One topic that has been confusing for home health agencies has been the question of how to count non-covered visits resulting from failure to comply with 13th and 19th visit and 30 day reassessment requirements. In this set of Q&As CMS offered the following:

“If a required therapy assessment visit were to not be performed timely (i.e. not meet the therapy assessment visit requirements), all subsequent therapy visits would be considered non-covered and would not contribute towards the counting of Medicare-covered visits used to determine when certain therapy assessment visits are to be performed. Once all therapy assessment visit requirements have been met, subsequent therapy visits would be considered Medicare-covered and would be counted for the purpose of determining when certain required therapy assessment visits need to occur.”

This guidance serves to resolve the concern about CMS’ explanation of how to determine non-covered visits presented at the National Association for Home Care & Hospice (NAHC) March on Washington which incorrectly included visits 13 and 19 in the count. However, CMS added a warning to home health agencies that only the number of visits ordered on the plan of care may be made to a patient, regardless of non-coverage of some visits.

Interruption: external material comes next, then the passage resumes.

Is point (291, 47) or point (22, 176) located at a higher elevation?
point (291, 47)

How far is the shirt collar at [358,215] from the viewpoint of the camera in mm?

“That said, we also note the following: (1) the classifications of Medicare-covered and non-Medicare covered visits refer to how the visits would be reported on the claim; (2) agencies and therapists should not change the number of therapy visits a patient receives based on whether prior visits were Medicare-covered or not; and (3) patients should only receive the number of therapy visits called for in the patient’s plan of care.”

The other Q&As, many of which were found in the previous Q&A posting, offer information for determining the 13 th and 19 th therapy visit and 30 th day, exceptions to the 30 day reassessment requirement, and assessment requirements in multiple therapy cases.

F2F Q&A on Therapy

Although not included in the revised therapy Q&As, CMS revealed a policy position on therapy reassessment counts in the following Q&A found in the updated Home Health Face-to-Face Encounter Question & Answers (5/4/12). According to the CMS response, home health agencies

could be out of compliance with 13 and 19 and 30 day reassessment requirements in those cases where a start of care date is altered to meet Face to Face requirements.

Q: What action must agencies take to address realignment of the 13th and 19th therapy visits when patients have late (beyond day 30) face-to-face encounters, resulting in retroactive changes to start of care dates?

A: Because the therapy visits provided before the new start of care date (post-face-to-face completion) are not covered by Medicare, those visits do not count towards the Medicare-covered visit count for assessment timing. As was discussed in the CY 2012 final rule, only Medicare-covered visits are to be considered and counted. HHAs should track both Medicare-covered and non-covered therapy visits to keep count of the appropriate number of Medicare-covered therapy visits in these situations.

Outstanding Question

At this time there remains only one question submitted by NAHC to CMS outstanding. This question has been posed to NAHC multiple times by providers seeking reassurances about their therapy reassessment responsibilities when one of multiple therapies is discharged prior to day 13 or 19. NAHC posed the following to CMS and will post the response once received:

“Agencies are seeking reassurance that they are in compliance with reassessment requirements when,  in multiple therapy cases, the reassessment visit by one or more of the therapists results in discharge by that discipline  and the single remaining therapy discipline conducts its reassessment on a “close to” visit that is earlier than the 13th or 19th. In other words, does discharge by other therapies during their planned reassessment visit change a multiple therapy case to a single therapy case, thus requiring the remaining therapy to conduct its assessment on visit 13 or 19?”